===== SELECTED TEXT =====

Should I stick to the working solution or is there a smooth way to solve it with list comprehensions? I'm trying to practice list comprehensions at all times but it's not fully in my brain yet. Thanks a lot.
If you want it as a list comprehension:
>> l = [0, 3, 5]
>> mirror = [5, 4, 3, 2, 1, 0]
>> l_inverted = [mirror[x] for x in l]
>> l_inverted
[5, 2, 0]
You are drowning in a spoonful of water and trying to take us with you.
You are using bad naming conventions that make your simple problem complicated to comprehend.
orig = [0, 1, 2, 3, 4, 5]
orig_rev = l[::-1]
selector = [0, 3, 5]
result = [orig_rev[i] for i in selector]
print(result ) # [5, 2, 0]
Based on your first two examples, it seems you are looking for the complement of each list value according to some base, similar to ones' complement. You could either hard-code the base as 5 or whatever, or you could assume it's the maximum number in the list and calculate it. Here's a solution for the latter:
Concept
<this complement> = <max value in list> - <this value>
Code
values = [0, 3, 2, 4, 5]
max_value = max(values)
complements = [max_value - value for value in values]
print complements
Result
[5, 2, 3, 1, 0]

===== PROVIDED DATA =====

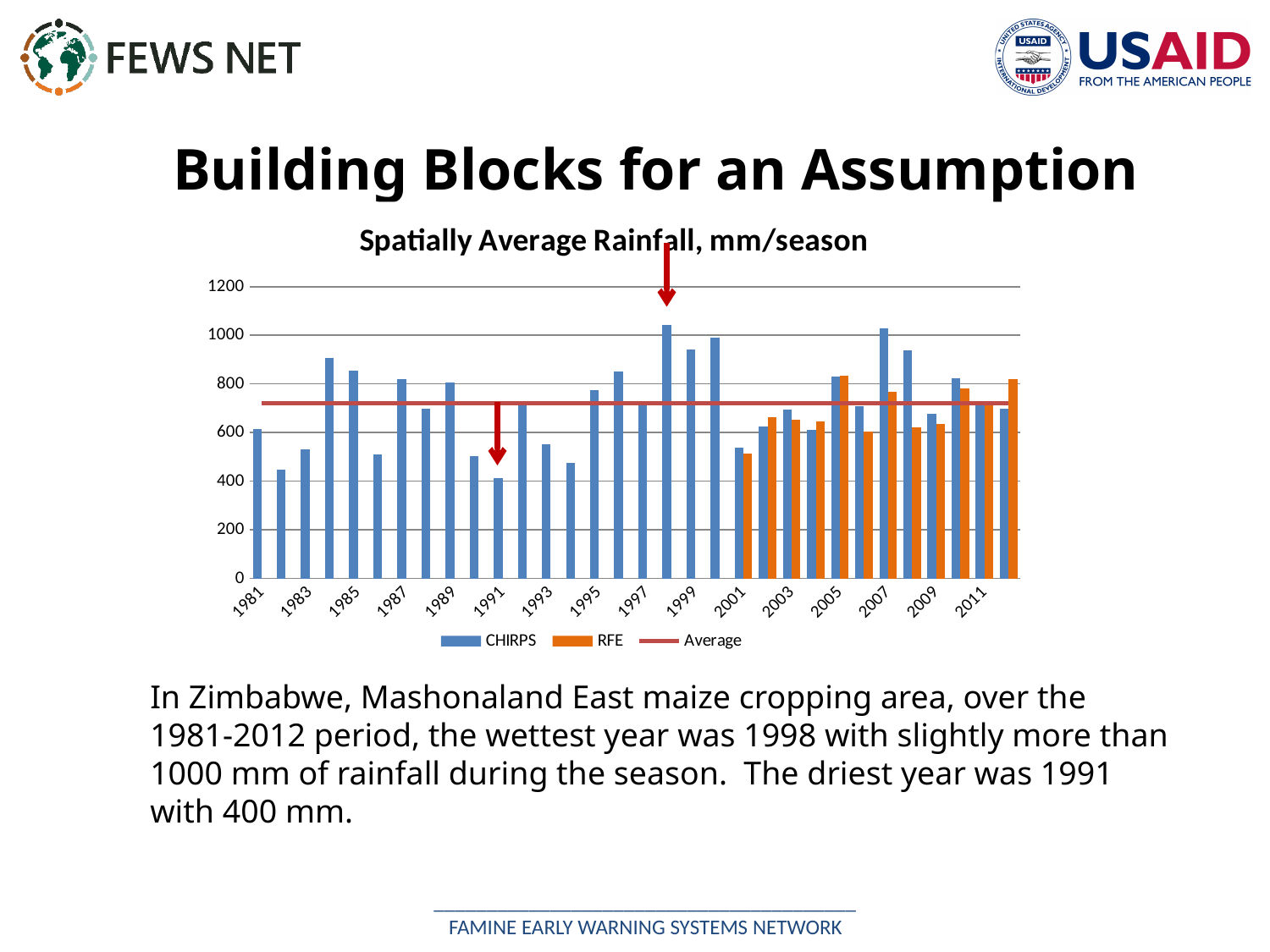
What kind of chart is shown on the slide? Bar chart How many series does the legend list? 3 For 2007, which series has the larger value, CHIRPS or RFE? CHIRPS Is the CHIRPS value for 1991 greater or less than 600? less Is the Average line greater or less than 600? greater Which series are listed in the chart legend? CHIRPS, RFE, Average Is the CHIRPS value for 1998 greater or less than 800? greater What is the title of the chart? Spatially Average Rainfall, mm/season For 2012, which series has the larger value, CHIRPS or RFE? RFE Which year has the lowest CHIRPS rainfall value? 1991 Which year has the highest CHIRPS rainfall value? 1998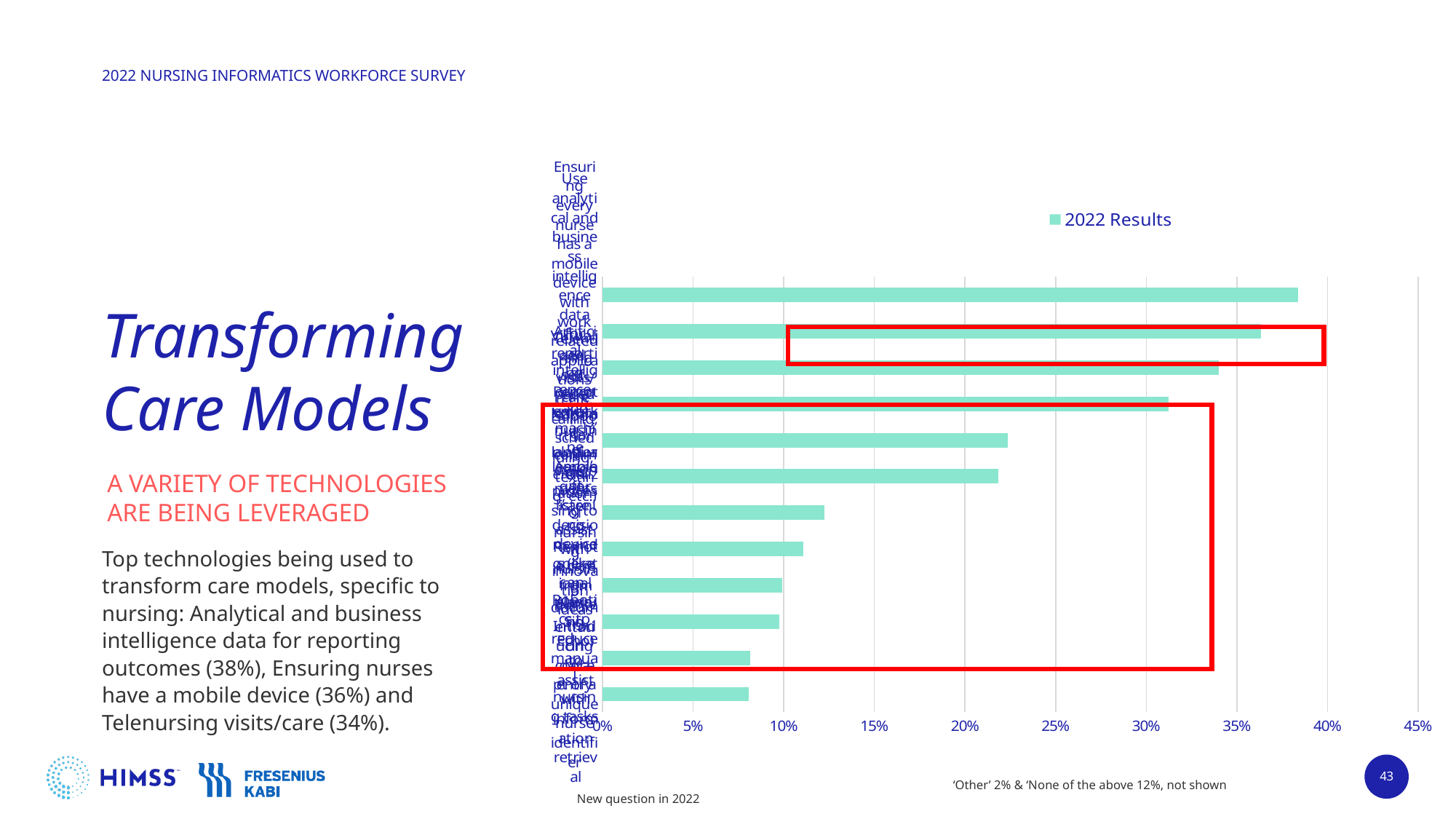
How many bars are plotted in the chart? 12 Do the bar values increase or decrease going from the top of the chart to the bottom? decrease How many series does the chart legend list? 1 Is the value of the bottom bar in the chart greater or less than 10%? less Is the value of the topmost bar in the chart greater or less than 35%? greater Which bar has the largest value: the topmost bar or the bottom bar? the topmost bar Is the value of the fifth bar from the top greater or less than 20%? greater What is the name of the series shown in the chart legend? 2022 Results Which bar in the chart has the highest value, by position? the topmost bar What is the highest value shown on the chart's percentage axis? 45% What kind of chart is shown on the slide? bar chart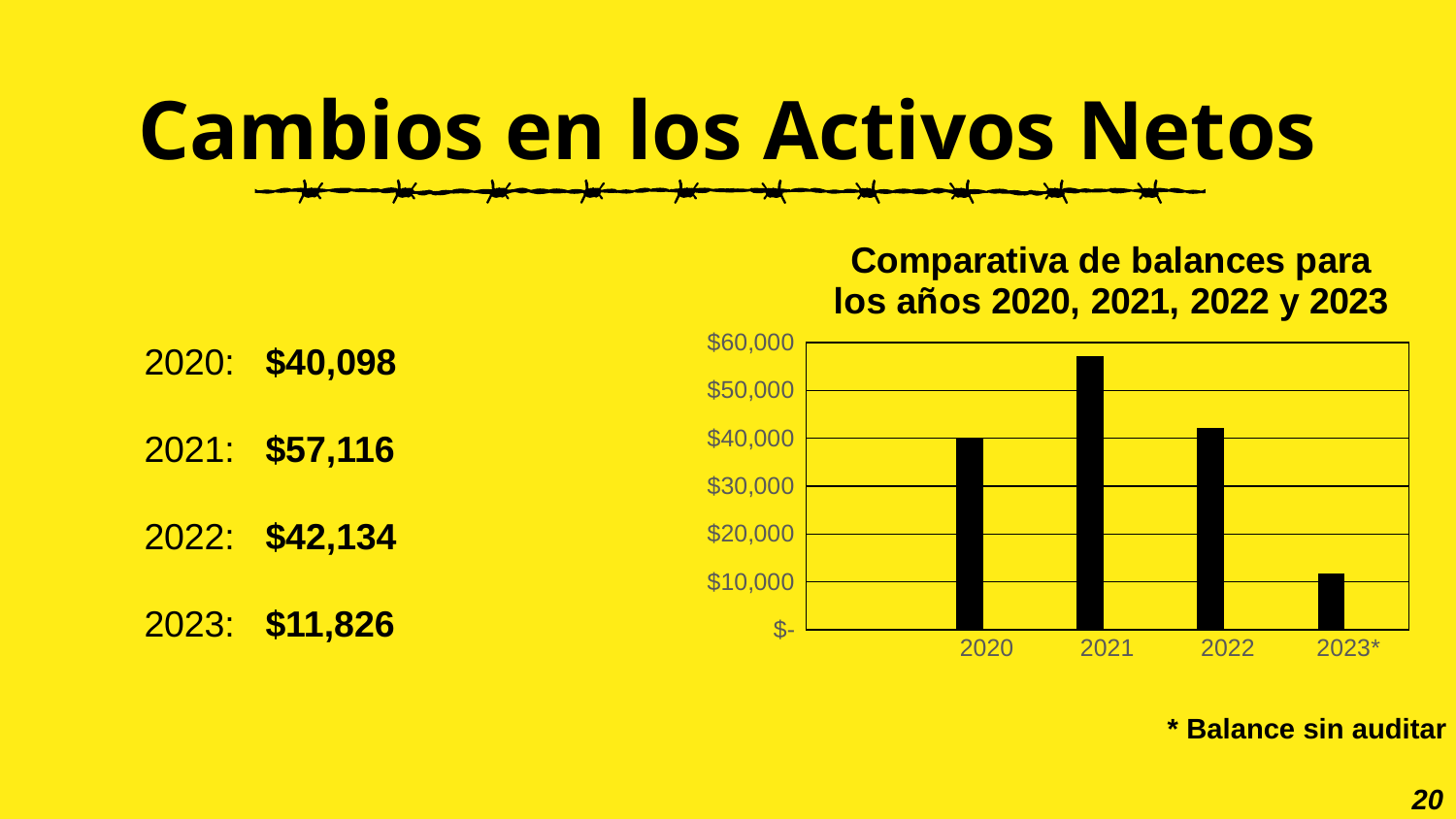
How many years are shown on the x axis of the chart? 4 What is the value for 2020 in the chart? $40,098 What is the difference between the values for 2021 and 2020? $17,018 Which year has the highest value in the chart? 2021 Which year has the lowest value in the chart? 2023 Is the value for 2023 greater or less than $20,000? less What is the value for 2023 in the chart? $11,826 Which is larger, the value for 2021 or the value for 2022? 2021 What kind of chart is shown on the slide? bar chart What is the difference between the values for 2022 and 2023? $30,308 What is the value for 2021 in the chart? $57,116 Do the values rise or fall from 2021 to 2023? fall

=====

● WHAT TO PRODUCE
In the list comprehension thread above, how is each value's complement calculated?

● RESPONSE TO THE TASK
Each complement is the maximum value in the list minus that value.